Local

Kilos of cocaine found in banana boxes at local Safeway stores

WOODINVILLE, Wash. — Crates of bananas shipped to Washington grocery stores were carrying more than $1 million worth of cocaine.

The bricks of drugs were hidden under bananas and shipped to three different Safeway stores. Employees discovered the drugs Sunday.

About 50 pounds of cocaine were found in both Woodinville (19150 NE Woodinville Duvall Road) and Bellingham (1275 E. Sunset Drive). A Federal Way Safeway (1207 S. 320th St.)  discovered 11 bricks, or 24 pounds of cocaine.

"You expect it to happen in Miami or LA or border towns," said De'Ette Binder, a Safeway shopper. "This sort of thing doesn't happen in Federal Way."

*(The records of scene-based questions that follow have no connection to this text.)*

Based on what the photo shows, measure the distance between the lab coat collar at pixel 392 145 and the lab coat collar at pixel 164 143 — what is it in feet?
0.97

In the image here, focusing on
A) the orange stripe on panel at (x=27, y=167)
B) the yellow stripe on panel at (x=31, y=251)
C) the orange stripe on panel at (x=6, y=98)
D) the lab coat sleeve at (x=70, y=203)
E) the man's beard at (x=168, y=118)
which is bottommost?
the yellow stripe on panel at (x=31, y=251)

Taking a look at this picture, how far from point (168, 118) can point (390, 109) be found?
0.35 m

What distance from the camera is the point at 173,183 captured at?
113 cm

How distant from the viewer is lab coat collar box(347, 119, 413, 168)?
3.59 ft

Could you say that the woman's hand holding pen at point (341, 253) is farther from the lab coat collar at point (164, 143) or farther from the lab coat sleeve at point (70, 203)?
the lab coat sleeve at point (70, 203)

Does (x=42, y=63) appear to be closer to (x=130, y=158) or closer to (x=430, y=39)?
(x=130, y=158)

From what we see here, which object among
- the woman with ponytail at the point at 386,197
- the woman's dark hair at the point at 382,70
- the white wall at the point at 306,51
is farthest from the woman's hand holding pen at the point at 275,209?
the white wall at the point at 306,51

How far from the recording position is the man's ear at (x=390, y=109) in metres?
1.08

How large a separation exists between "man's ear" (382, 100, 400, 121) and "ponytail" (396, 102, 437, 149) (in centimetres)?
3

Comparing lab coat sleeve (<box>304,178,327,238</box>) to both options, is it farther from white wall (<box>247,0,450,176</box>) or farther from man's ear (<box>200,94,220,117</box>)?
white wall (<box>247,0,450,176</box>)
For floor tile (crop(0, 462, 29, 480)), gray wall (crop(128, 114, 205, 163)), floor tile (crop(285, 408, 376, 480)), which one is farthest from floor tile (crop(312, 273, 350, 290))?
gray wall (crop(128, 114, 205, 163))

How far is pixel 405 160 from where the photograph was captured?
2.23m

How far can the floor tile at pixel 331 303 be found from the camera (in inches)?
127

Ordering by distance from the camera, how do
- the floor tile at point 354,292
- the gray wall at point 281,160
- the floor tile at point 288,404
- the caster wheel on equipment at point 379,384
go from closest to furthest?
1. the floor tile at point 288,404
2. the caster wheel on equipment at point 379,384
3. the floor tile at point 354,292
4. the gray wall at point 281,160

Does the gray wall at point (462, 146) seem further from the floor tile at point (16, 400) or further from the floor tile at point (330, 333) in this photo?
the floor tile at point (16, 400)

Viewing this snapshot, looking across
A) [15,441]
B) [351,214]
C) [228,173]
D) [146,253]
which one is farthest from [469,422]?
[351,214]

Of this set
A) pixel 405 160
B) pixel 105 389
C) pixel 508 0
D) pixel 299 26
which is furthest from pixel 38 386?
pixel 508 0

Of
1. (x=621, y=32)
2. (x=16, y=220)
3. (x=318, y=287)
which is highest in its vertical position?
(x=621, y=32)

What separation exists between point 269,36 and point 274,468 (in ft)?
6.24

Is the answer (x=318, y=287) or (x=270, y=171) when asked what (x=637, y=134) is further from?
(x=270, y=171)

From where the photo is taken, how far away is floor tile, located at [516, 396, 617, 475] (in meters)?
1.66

"It's a ton of cocaine. It's something we don't see around here," said Sgt. Ryan Abbott, of the King County Sheriff's Office. "We don't know if it was a mis shipment, if it was supposed to go to a different area and they accidentally sent it here."

The bananas at all three Safeway stores came from a central distribution warehouse in Auburn, which ships product to 144 Safeway stores on the West Coast.

Abbott said Safeway checked the remaining banana boxes at its warehouse and stores and did not find any more drugs.

The total street value for the 123 pounds of cocaine discovered about $1.5 million.

"It's obviously a big operation that's going on," Abbott said.

He said employees at the Woodinville Safeway made the discovery when unpacking the produce and noticed at first that the bananas were overripe.

"There were a couple of moldy bananas on the top, but underneath were several rectangular-shaped blocks wrapped in brown paper. They cut into one of them and saw a white powdery substance and immediately called police," Abbott said.

"Fifty pounds of cocaine showing up at a tiny little local store like this, yeah, it's almost unbelievable," said Heather Griffin, a Woodinville shopper.

Police are working to figure out where the cocaine is from and how it got to the Auburn warehouse.

"I'm sure that somebody is in a lot of trouble," Griffin said. "I'm sure this isn't where it was intended to go," she said with a laugh.

Local investigators are leading the case right now, with the Drug Enforcement Agency assisting.

Abbott said once detectives can establish that the cocaine came from outside Washington state, that's when the DEA will likely take over.

Bellingham police told KIRO7, "This appears to be a case where someone at a shipping port either got the wrong shipment from Central America or let cocaine slip through the U.S. port for fear of getting caught."